Well, we have one subscription product on the web right now at a nominal sum of $10 per month, where CNBC US, CNBC Europe and CNBC Asia can be streamed. Our internet business is ad-supported. We’re watching with interest as some of the others have decided to go for subscription or ad-based revenue models. So we’re studying that. At this point, we think we have the right mix for us.

What about India...would you be tempted to go pay for digital?
(thinks) I don’t know, I think I need to study the market a little more before I can give you the right answer.

It’s been 10 years for CNBC in India. The past decade has seen you comfortable at the number one spot, despite competition...
TV18 has done an extra-ordinary job. That’s reflected in their market share. In terms of viewership, they’ve never been stronger. If you look at the success of the English language product and the Hindi language product, it’s been a spectacular success story. I couldn’t be more pleased.

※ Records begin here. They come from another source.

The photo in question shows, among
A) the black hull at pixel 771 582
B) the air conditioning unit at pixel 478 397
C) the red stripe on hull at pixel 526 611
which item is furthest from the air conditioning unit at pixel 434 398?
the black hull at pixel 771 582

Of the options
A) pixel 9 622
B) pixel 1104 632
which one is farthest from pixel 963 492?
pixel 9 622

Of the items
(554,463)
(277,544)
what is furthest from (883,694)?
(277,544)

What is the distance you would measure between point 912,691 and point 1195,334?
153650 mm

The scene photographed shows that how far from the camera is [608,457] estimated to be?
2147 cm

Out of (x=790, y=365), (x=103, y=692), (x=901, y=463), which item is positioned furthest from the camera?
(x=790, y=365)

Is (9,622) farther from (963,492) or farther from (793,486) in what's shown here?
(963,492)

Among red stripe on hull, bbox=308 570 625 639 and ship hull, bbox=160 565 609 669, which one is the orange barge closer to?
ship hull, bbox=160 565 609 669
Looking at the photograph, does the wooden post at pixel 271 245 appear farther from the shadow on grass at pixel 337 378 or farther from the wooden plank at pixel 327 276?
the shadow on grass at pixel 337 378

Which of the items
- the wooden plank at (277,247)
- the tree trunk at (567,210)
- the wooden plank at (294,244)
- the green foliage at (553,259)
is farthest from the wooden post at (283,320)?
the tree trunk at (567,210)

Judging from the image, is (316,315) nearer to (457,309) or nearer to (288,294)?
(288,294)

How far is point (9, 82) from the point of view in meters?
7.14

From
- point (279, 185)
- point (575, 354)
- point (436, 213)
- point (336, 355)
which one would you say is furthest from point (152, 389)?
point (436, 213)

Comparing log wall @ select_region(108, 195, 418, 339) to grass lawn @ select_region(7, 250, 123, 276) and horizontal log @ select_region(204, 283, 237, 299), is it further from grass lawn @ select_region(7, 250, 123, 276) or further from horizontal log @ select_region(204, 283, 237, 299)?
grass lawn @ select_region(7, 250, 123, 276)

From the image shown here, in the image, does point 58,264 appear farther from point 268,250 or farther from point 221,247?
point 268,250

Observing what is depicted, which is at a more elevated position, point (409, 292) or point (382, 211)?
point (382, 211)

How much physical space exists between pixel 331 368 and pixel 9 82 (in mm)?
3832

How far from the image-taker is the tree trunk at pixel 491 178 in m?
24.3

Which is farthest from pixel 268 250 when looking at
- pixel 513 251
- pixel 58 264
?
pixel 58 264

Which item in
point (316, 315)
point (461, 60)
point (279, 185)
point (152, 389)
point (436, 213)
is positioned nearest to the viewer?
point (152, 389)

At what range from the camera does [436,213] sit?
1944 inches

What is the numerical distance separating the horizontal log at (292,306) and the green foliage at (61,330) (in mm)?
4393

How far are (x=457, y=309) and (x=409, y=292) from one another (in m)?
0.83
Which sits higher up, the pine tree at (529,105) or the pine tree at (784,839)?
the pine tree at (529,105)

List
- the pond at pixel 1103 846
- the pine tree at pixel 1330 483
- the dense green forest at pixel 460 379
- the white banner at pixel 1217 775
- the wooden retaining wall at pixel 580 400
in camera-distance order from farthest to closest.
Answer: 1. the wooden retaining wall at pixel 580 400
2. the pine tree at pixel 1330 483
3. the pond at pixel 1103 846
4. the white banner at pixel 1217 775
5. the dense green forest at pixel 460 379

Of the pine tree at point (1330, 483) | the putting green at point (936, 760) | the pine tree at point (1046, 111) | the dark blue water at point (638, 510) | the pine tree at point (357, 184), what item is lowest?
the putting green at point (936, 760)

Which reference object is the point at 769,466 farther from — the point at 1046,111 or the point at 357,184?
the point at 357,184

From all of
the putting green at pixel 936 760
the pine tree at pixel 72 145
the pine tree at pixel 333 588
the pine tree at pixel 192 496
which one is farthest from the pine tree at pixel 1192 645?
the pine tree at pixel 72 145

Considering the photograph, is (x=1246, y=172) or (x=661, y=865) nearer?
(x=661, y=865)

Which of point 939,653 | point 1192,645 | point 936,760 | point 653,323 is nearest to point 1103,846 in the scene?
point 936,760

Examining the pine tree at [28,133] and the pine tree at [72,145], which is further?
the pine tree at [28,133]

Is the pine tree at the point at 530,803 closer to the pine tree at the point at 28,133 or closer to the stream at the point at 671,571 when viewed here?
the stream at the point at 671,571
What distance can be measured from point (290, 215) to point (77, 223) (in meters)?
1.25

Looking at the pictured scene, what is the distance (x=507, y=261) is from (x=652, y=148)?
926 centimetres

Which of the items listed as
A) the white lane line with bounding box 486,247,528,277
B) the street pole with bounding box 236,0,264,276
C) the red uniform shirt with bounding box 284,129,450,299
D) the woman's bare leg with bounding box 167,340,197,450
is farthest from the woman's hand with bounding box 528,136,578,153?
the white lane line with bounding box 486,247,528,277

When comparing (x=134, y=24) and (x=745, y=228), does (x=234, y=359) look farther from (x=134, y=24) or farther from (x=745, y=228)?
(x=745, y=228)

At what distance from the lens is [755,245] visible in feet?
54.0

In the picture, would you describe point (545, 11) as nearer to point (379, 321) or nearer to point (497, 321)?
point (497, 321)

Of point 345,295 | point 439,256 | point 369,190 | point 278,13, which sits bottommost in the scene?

What are we likely to see in the next few years, considering the competition here? Will there be a need to refresh the product to make it younger?
I think from the content point of view, there’s a common denominator that will stand the test of time. It is about the inherent conflict of business – someone wants to buy something, someone wants to sell something - this is played out on CNBC in English and Hindi and that continues to be essential going forward. I’m convinced this will help us be a dominant player in this space. I've studied the content, I’ve studied the power of our brand in context of how TV18 has approached the content. I’m very pleased that we’re with them because I wouldn’t want to compete with them.

Who do you see as competition here?
I think everybody is. There’s competition around every corner and that emboldens an organisation like TV18...they are stronger for it. But there’s a lot of technology as a competitor. And it's about making sure you're up-to-date on what the viewer wants and what the advertiser wants. So it is about keeping one's eye on the ball and another on what's essential.

Are you happy with the advertising yields you’re getting?
I think here and around the world, the decision to opt for quality over quantity - which is the affluent, well-educated viewer - has year after year, proven to be the right strategy. I'll give you an example of CNBC in the US when I got there a few years ago. It was over-bought in a way that the audience profile didn't show it to be an investor friendly channel nor a luxury channel or a business channel – it was a mish-mash. A combination of all of that and then we slowly began narrowing the focus on the content on the investor, focusing on the biggest news stories of the day. And keeping the eye on the high-end viewer or user has put us in a position to deliver such audiences to advertisers. And that’s an audience that is very difficult to aggregate...

Will you focus here in India, because India also has the same issues that you discussed...
I think that’s been a real benefit for TV18, they’ve performed well and that’s the way CNBC across the world wants to be popular. That doesn’t mean we have to be populist. I think that particularly in cable television, narrower and deeper is the way to be effective, than broader and shallower. The focussed content of TV18 and the depth of their knowledge and business journalists is the best in the country.